À qui le tour ?

Vous avez peut-être vu ou revu ce spot publicitaire dans lequel c’est le médecin qui s’écroule dans sa salle d’attente en venant chercher le patient suivant, victime apparemment d’une crise cardiaque. Il sera tiré d’affaire grâce à une jeune fille qui a appris « les gestes qui sauvent » et lui a pratiqué un massage cardiaque. La campagne est financée par un groupe bien connu, dont le symbole est une robe à pois portée par des jeunes filles toutes prénommées Cerise. Ce qui a retenu mon attention, c’est le risque de surmenage, bien réel, des médecins généralistes, soumis à une demande exponentielle à laquelle ils tentent de répondre.

Quand je vais voir mon médecin traitant pour un contrôle de routine, elle ne manque jamais de me demander comment je vais, et j’ai grande envie de lui retourner la question. Par chance, elle est plus jeune que moi et j’ai bon espoir de ne pas être contraint de la remplacer, compte tenu du déficit général de médecins dans la plupart des zones géographiques. Dans la bourgade où j’habite, il y a bien un médecin, mais les listes d’attente pour de nouveaux patients sont closes, et pour longtemps, apparemment. Quand on sillonne un peu la France et surtout ses campagnes, on ne manque jamais de tomber sur des calicots où les municipalités essaient de recruter des généralistes et d’autres personnels de Santé pour fournir à leurs administrés une offre compète de soins. Ailleurs, les habitants se mobilisent pour conserver leur hôpital ou leur maternité. La situation est encore pire pour certains spécialistes. Pas question de lâcher « son » dentiste quand on a la chance d’en consulter un, par exemple.

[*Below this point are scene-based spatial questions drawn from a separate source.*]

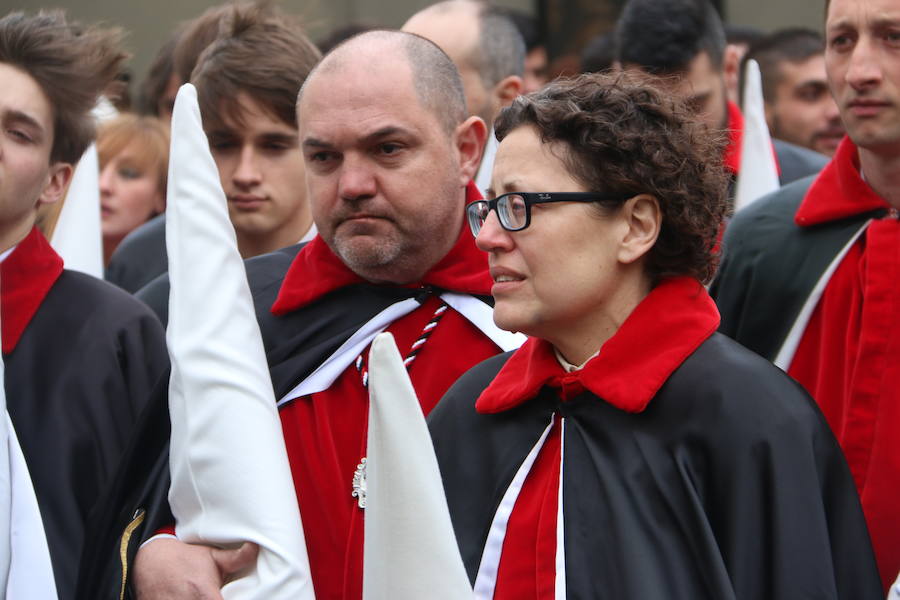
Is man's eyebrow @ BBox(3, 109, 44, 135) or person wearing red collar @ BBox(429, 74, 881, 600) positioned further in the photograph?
man's eyebrow @ BBox(3, 109, 44, 135)

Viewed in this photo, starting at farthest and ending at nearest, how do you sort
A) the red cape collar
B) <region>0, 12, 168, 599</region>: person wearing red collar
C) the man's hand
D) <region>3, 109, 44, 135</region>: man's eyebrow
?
1. <region>3, 109, 44, 135</region>: man's eyebrow
2. <region>0, 12, 168, 599</region>: person wearing red collar
3. the man's hand
4. the red cape collar

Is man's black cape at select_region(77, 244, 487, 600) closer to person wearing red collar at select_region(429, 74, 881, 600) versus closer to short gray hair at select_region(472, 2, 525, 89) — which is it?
person wearing red collar at select_region(429, 74, 881, 600)

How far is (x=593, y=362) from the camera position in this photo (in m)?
3.08

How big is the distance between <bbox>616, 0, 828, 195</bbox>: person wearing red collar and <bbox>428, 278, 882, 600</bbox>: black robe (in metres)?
2.84

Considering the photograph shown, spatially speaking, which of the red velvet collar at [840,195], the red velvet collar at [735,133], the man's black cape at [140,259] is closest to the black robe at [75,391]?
the man's black cape at [140,259]

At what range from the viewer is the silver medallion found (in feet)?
11.2

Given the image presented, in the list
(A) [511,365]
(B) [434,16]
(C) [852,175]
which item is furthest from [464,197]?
(B) [434,16]

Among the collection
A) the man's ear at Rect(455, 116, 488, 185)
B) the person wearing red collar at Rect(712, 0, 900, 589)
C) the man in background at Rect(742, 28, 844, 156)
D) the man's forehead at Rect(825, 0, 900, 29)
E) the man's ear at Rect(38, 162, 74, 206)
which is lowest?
the man in background at Rect(742, 28, 844, 156)

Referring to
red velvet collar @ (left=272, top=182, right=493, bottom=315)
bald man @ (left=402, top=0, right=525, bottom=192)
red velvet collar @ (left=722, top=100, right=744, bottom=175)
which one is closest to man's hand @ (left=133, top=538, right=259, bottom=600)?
red velvet collar @ (left=272, top=182, right=493, bottom=315)

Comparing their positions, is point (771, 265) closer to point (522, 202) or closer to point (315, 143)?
point (522, 202)

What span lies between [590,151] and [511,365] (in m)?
0.49

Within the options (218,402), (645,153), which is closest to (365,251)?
(218,402)

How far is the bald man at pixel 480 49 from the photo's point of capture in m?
5.48

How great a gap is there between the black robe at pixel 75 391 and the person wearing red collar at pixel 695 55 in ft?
8.24
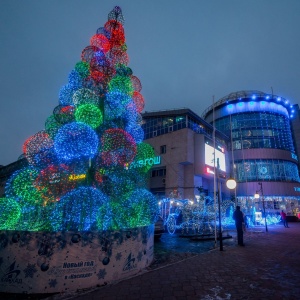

Les régions touristiques sont souvent les plus tendues. Les habitants des Sables-d’Olonne qui veulent consulter un ophtalmologiste ont dernièrement été conviés à faire la queue dès cinq heures du matin dans l’espoir de faire partie des chanceux qui décrocheraient un rendez-vous pour juin 2024 ! il sera bientôt aussi difficile de se faire soigner que d’obtenir un ticket pour aller voir la chanteuse à la mode, Taylor Swift, dont les places de concert sont attribuées par tirage au sort. Le constat ne date pas d’hier, mais les gouvernements successifs se sont contentés de gérer la pénurie, et n’ont pas engagé les efforts nécessaires pour élargir massivement l’offre de soin. Or, tout le monde comprend qu’il faut une dizaine d’années au bas mot pour former un médecin, voire plus s’il se spécialise. Il faut également se débrouiller pour que les nouveaux venus s’installent là où le manque est le plus criant, ce qui n’est pas gagné. En attendant que le maillage du territoire devienne effectif et, on l’espère, que les patients puissent trouver un professionnel dans un rayon raisonnable, on devra se contenter d’expédients et de pis-aller. Le rôle des pharmaciens sera étendu, jusqu’aux chirurgiens-dentistes qui pourraient être appelés à pratiquer des vaccinations. Le retour du fameux système D, en quelque sorte.